__AIM OF THE TASK__:
Go through the entries below and write each one out exactly.

## start DATASET CONTENT

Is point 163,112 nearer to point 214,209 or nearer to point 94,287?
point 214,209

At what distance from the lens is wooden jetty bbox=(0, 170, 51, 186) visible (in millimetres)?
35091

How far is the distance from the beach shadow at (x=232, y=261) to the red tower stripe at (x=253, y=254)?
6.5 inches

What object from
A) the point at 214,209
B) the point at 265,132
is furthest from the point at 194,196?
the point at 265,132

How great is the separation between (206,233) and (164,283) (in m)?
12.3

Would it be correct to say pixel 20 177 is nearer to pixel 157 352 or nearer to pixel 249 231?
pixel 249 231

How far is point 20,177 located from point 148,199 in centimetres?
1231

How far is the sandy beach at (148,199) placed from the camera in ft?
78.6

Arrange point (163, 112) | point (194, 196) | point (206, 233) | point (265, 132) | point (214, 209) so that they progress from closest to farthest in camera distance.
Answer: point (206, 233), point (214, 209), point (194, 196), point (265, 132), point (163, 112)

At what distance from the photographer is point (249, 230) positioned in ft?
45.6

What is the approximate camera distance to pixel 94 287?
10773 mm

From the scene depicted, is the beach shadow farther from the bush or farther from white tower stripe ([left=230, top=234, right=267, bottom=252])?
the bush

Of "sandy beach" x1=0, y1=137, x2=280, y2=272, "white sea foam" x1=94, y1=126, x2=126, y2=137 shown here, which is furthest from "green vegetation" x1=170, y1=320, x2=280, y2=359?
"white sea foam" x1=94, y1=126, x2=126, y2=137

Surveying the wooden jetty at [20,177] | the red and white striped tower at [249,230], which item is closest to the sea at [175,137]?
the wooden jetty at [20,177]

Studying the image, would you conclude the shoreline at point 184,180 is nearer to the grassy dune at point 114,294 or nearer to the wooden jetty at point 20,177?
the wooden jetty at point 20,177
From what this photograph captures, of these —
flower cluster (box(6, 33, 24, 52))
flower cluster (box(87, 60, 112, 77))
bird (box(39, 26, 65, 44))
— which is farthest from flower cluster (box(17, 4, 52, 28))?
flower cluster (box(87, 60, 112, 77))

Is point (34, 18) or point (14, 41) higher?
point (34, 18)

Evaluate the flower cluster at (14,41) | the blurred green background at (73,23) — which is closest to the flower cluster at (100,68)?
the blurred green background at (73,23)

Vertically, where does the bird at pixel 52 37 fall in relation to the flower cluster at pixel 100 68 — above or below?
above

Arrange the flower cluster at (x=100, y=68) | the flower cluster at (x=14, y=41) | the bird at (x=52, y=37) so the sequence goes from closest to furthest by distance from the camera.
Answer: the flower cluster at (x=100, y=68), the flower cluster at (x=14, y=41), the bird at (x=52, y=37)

## end DATASET CONTENT

__ANSWER TO THE EXERCISE__:
Is point 163,112 nearer to point 214,209 or nearer to point 94,287?
point 214,209

At what distance from the lens is wooden jetty bbox=(0, 170, 51, 186) visible (in millimetres)?
35091

How far is the distance from the beach shadow at (x=232, y=261) to the red tower stripe at (x=253, y=254)?
6.5 inches

What object from
A) the point at 214,209
B) the point at 265,132
is furthest from the point at 194,196?
the point at 265,132

How great is the separation between (206,233) and (164,283) (in m)?
12.3

Would it be correct to say pixel 20 177 is nearer to pixel 157 352 or nearer to pixel 249 231?
pixel 249 231

How far is point 20,177 located from point 148,199 in centimetres?
1231

How far is the sandy beach at (148,199) placed from the camera in ft?
78.6

Arrange point (163, 112) | point (194, 196) | point (206, 233) | point (265, 132) | point (214, 209) so that they progress from closest to farthest in camera distance.
Answer: point (206, 233), point (214, 209), point (194, 196), point (265, 132), point (163, 112)

At what distance from the photographer is point (249, 230) positioned in ft?
45.6

What is the approximate camera distance to pixel 94 287?
10773 mm

From the scene depicted, is the beach shadow farther from the bush or farther from white tower stripe ([left=230, top=234, right=267, bottom=252])?
the bush

Of "sandy beach" x1=0, y1=137, x2=280, y2=272, "white sea foam" x1=94, y1=126, x2=126, y2=137 shown here, which is furthest from "green vegetation" x1=170, y1=320, x2=280, y2=359?
"white sea foam" x1=94, y1=126, x2=126, y2=137

Surveying the wooden jetty at [20,177] | the red and white striped tower at [249,230], which item is closest to the sea at [175,137]?
the wooden jetty at [20,177]

Studying the image, would you conclude the shoreline at point 184,180 is nearer to the grassy dune at point 114,294 or nearer to the wooden jetty at point 20,177?
the wooden jetty at point 20,177
From what this photograph captures, of these —
flower cluster (box(6, 33, 24, 52))
flower cluster (box(87, 60, 112, 77))
bird (box(39, 26, 65, 44))
— which is farthest from flower cluster (box(17, 4, 52, 28))?
flower cluster (box(87, 60, 112, 77))

Is point (34, 18) or point (14, 41) higher?
point (34, 18)

Evaluate the flower cluster at (14,41) | the blurred green background at (73,23) — which is closest to the flower cluster at (100,68)?
the blurred green background at (73,23)

Vertically, where does the bird at pixel 52 37 fall in relation to the flower cluster at pixel 100 68 — above or below?
above

Arrange the flower cluster at (x=100, y=68) | the flower cluster at (x=14, y=41) | the bird at (x=52, y=37) so the sequence goes from closest to furthest by distance from the camera.
Answer: the flower cluster at (x=100, y=68), the flower cluster at (x=14, y=41), the bird at (x=52, y=37)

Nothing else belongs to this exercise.